La puesta en escena no tiene un protagonismo excesivo, pero sí está llena de detalles que ayudan a comprender la evolución del mito de Disney, tanto en el aspecto personal como en el empresarial o sociológico. Desde los sentimientos melancólicos del protagonista a través de los recuerdos de su villa natal, hasta el clima onírico, casi surrealista, que le persigue en forma de pesadillas en determinados momentos. La dialéctica entre sueño y realidad está siempre presente. La vinculación con la “american way of life” es evidente en momentos fundamentales, clarificando con precisión qué es lo qué se está contando y en qué condiciones ocurre. Esta humildad creativa de las soluciones teatrales añade fantasía a la realización.
Con todo ello, el espectáculo se deja ver con interés. La elección de Glass para tratar musicalmente el tema de Disney me parece muy apropiada. Surjió para Nueva York y al final se han quedado con la propuesta Madrid y Londres. El mundo es un pañuelo, lo miremos por donde lo miremos. O como se dice en uno de los momentos más inquietantes de la ópera, “Treta o trato”. Ustedes me entienden. J.A. Vela del Campo
El Mundo, 23 de enero
Philip Glass se apiada de Disney
A Philip Glass lo “sepultaron” los clamores nada más insinuarse en el escenario del Real. Era el veredicto con que los espectadores madrileños celebraron esta noche el estreno mundial de ‘The perfect american’, cuya expectación explica que se hayan acreditado medio centenar de medios internacionales.
Es una prueba de la capacidad de convocatoria de Philip Glass, con más razón cuando la obra en cuestión presumía una descarnada desmitificación del compatriota Walt Disney.
No ocurre realmente así. El embarazoso libreto de Rudy Wurlitzer y la música edulcorada de Glass relativizan el retrato despiadado que había concebido Peter Stephan Jungk en la cáustica novela que dio origen al proyecto operístico.
No es que Jungk renegara de la importancia de Disney como patriarca de la cultura de masas ni como creador del universo de la fantasía otorgando el don de la palabra a los animales, pero su retrato sensacionalista perseveraba en la oscuridad del hombre: arrogante, misógino, racista, tirano, mezquino, ultraconservador, inculto, hipocondriaco, megalómano.
Semejante material prometía un ritual iconoclasta. Con más razón cuando la idea original de Mortier consistía en estrenar ‘The perfect american’ en la New York City Opera. Se trataba de cuestionar un mito fundacional y doméstico a orillas del Hudson, de tal forma que la extrapolación madrileña, jaleada anoche con entusiasmo, rebaja la intensidad de la «fechoría» tanto como ha podido hacerlo la autocensura en que parece incurrir el propio Philip Glass.
El compositor americano propone una mirada condescendiente, comprensiva y hasta lírica. Su música de mantras parece discrepar de las aristas del personaje, quizá porque el libreto de Wurlitzer carece de corpulencia y de verdaderas posibilidades dramatúrgicas.
····················
▸ Reto
Indica si cada afirmación concuerda con el fragmento sobre la ópera de Philip Glass y respalda cada respuesta, sí o no, con las palabras decisivas del fragmento citadas literalmente: (a) La idea original de Mortier era estrenar la obra en la New York City Opera. (b) El libreto de la ópera es obra de Peter Stephan Jungk. (c) Para el estreno se acreditaron más de cien medios internacionales.

▸ Datos proporcionados
····················
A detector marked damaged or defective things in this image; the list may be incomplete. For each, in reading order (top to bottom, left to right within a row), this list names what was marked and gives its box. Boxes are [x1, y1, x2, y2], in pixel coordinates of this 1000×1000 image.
····················
▸ La respuesta
(a) Sí: «la idea original de Mortier consistía en estrenar ‘The perfect american’ en la New York City Opera».
(b) No: «El embarazoso libreto de Rudy Wurlitzer».
(c) No: «se hayan acreditado medio centenar de medios internacionales».